Mr. President (White House #1)(51)



“This pushes us back a day,” he says.

He groans in displeasure, and inside me, I feel a deep, instinctive, visceral tightening of my belly muscles at the sound. Not just my belly. My sex grips too. Even my chest seems to constrict. All of that in reaction to that very male, very sexy sound.

Reminding me too much of sex. Between Matt Hamilton and me.

“I’m sorry, Matt, I’m just . . . I can’t figure out how to get the rest of the team there on time to fit in another big speaking engagement. Maybe something small—”

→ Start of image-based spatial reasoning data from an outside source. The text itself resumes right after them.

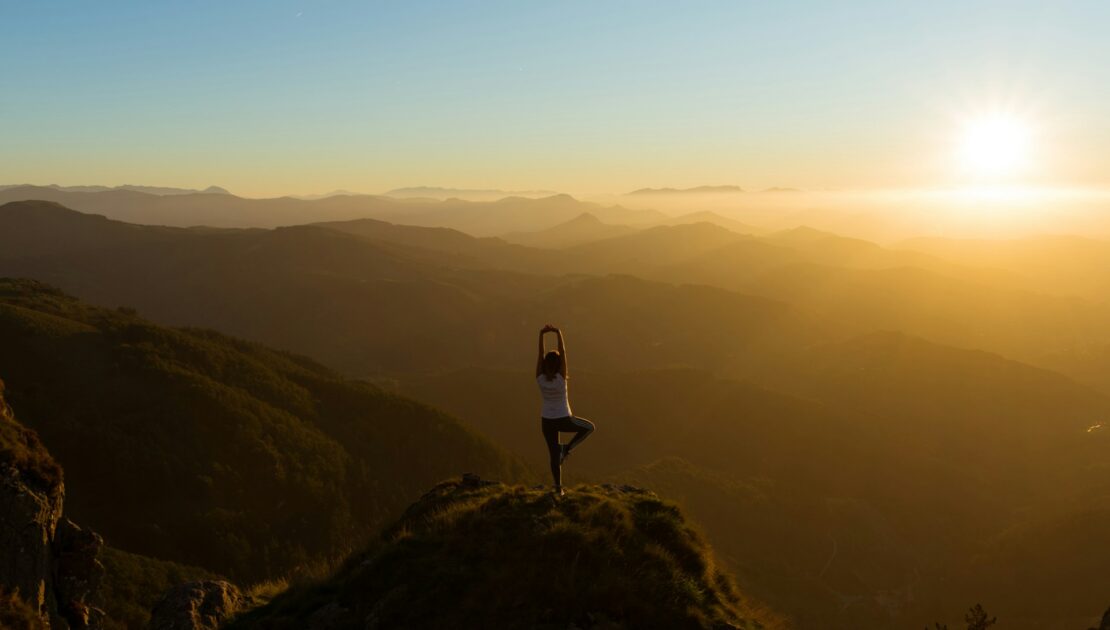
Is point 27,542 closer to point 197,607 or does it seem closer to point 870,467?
point 197,607

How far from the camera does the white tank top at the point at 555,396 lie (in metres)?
13.2

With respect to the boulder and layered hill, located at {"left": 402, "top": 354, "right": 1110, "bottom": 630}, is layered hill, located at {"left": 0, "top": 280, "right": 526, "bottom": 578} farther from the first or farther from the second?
the boulder

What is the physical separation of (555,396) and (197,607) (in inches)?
361

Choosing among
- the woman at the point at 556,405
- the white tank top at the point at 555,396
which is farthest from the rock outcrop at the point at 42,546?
the white tank top at the point at 555,396

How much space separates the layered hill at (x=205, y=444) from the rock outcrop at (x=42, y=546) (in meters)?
43.6

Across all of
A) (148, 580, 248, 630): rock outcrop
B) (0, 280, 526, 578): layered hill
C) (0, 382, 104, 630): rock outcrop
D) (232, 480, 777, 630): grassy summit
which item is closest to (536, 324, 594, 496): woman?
(232, 480, 777, 630): grassy summit

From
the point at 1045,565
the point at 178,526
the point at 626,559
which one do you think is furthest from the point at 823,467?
the point at 626,559

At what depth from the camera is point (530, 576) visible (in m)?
10.7

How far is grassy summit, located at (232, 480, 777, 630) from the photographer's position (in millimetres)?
10305

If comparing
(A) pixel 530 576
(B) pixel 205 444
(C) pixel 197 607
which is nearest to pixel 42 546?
(C) pixel 197 607

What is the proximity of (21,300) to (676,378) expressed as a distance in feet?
396

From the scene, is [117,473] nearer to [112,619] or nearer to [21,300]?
[112,619]

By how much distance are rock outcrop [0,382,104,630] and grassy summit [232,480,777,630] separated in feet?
24.6

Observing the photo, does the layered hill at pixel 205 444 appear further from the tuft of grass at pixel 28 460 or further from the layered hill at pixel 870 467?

“Hey. It’s all right.” He slaps the folder shut and eyes me. Can he tell I hardly slept? His gaze softens. “I should take you somewhere. Treat you to breakfast and coffee.”

I bite my lip.

Matt’s eyes darken.

I release it.

“I wouldn’t say no to a big vanilla coffee.”

“Let’s do it.”

I feel myself flush because—it sounds too much like a date.

“We can’t!” I laugh. “I can’t even stay here for more than a few minutes for fear of them watching us even more.”

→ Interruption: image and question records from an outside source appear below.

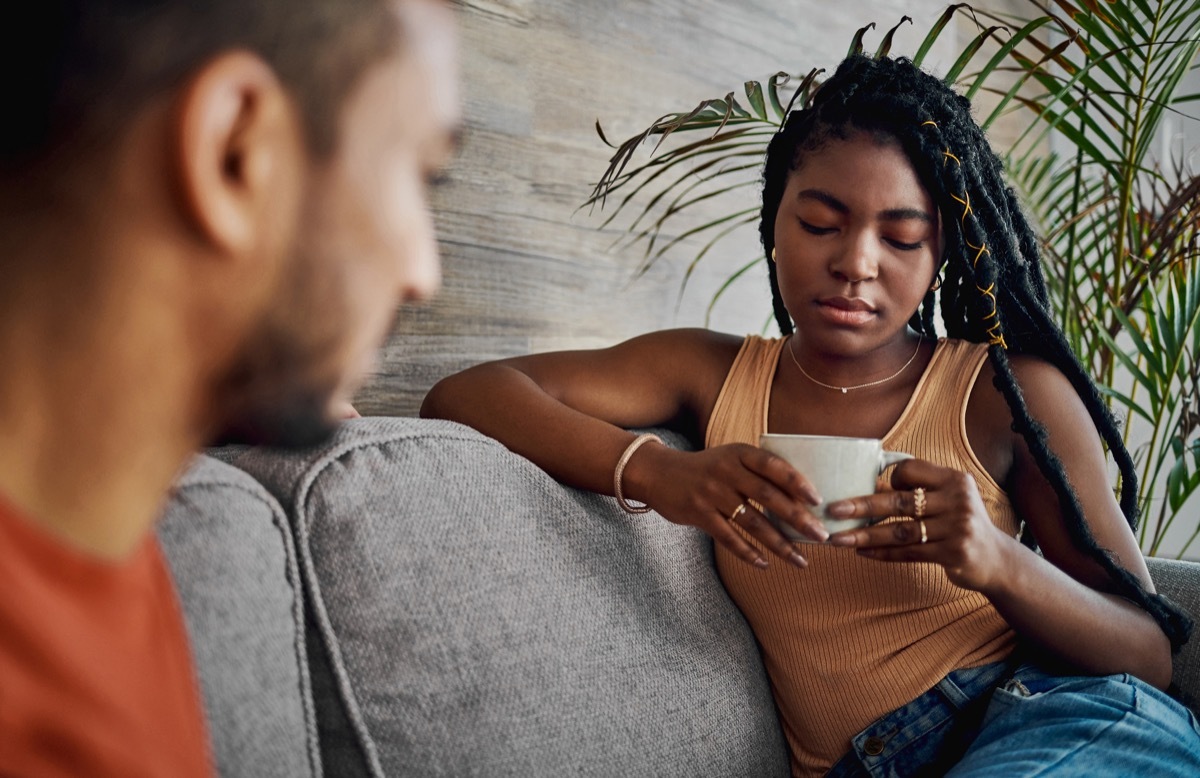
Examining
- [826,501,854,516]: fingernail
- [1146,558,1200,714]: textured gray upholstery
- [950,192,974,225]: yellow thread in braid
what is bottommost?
[1146,558,1200,714]: textured gray upholstery

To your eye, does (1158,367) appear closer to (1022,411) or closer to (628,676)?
(1022,411)

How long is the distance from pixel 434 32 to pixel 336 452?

He sits, and his thick thighs are revealed by the towel. “I’m sorry. I can’t really blame them for being obsessed with you,” I add.

He looks at me.

All I can think of are his hands on me. My hands creeping under the towel. Fingers touching his chest. And that big, heavy cock of his.

Wow. Did I just think that?

What is happening to me?

“Come kiss me.”

Matt seems to read my mind.

Startled by the command, I laugh and bite my lower lip. “What?”

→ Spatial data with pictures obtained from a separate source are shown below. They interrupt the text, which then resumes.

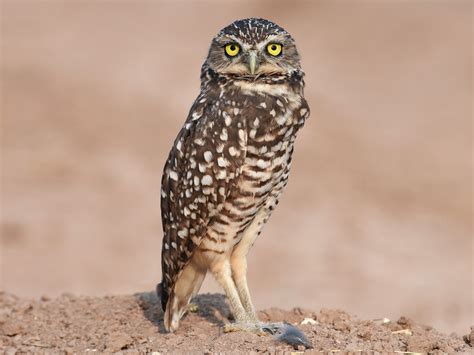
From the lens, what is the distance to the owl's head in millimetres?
6406

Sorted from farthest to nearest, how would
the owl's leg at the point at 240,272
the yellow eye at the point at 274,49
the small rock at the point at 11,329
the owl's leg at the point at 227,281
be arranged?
the small rock at the point at 11,329 < the owl's leg at the point at 240,272 < the owl's leg at the point at 227,281 < the yellow eye at the point at 274,49

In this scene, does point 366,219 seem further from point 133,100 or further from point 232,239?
point 232,239

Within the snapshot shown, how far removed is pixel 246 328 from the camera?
21.5 ft

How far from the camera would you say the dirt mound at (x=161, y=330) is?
621 cm

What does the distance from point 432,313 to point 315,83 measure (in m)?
9.54

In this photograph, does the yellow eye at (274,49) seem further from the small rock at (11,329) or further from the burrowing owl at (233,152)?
the small rock at (11,329)

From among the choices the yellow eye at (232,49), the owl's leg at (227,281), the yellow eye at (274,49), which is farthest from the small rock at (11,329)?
the yellow eye at (274,49)

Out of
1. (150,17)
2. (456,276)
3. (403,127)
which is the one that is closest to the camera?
(456,276)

“I said, come kiss me. I’m the one who should be nibbling on that lip.”

I take one step forward, Matt’s eyes darkening as he watches me.

There’s a knock on the door. Followed by the sound of a room key. I quickly take back the one step forward I took.

Carlisle and Hessler join us.

Carlisle dives straight into business after a brief, “How’s our American prince today?” and a wink in my direction. Matt heads into the bedroom, to change I suppose.

“I should go.”

Matt steps out in slacks, buttoning up a blue shirt. “No. I’ll take you home.”

“No, it’s okay. I’m meeting a friend actually for a croissant and a catch-up—it’s three blocks away. And her birthday is coming up; I promised to make it. I’ll be home later. Call if you need me.”

I hurry outside, then check the time and head to my favorite coffee bar near Women of the World. I wait there for my friend Larissa. She arrives ten minutes late, and all that time, I’m sort of mad at myself for physically responding to Matt as hard as I do.

I’ve tried so hard to be focused on work and my career. Why do I need to be falling for the man I work for?

I exhale when I spot Larissa hurrying across the restaurant, trying to push America’s Prince off my mind.

We end up doing coffee, then shopping, and then drinks.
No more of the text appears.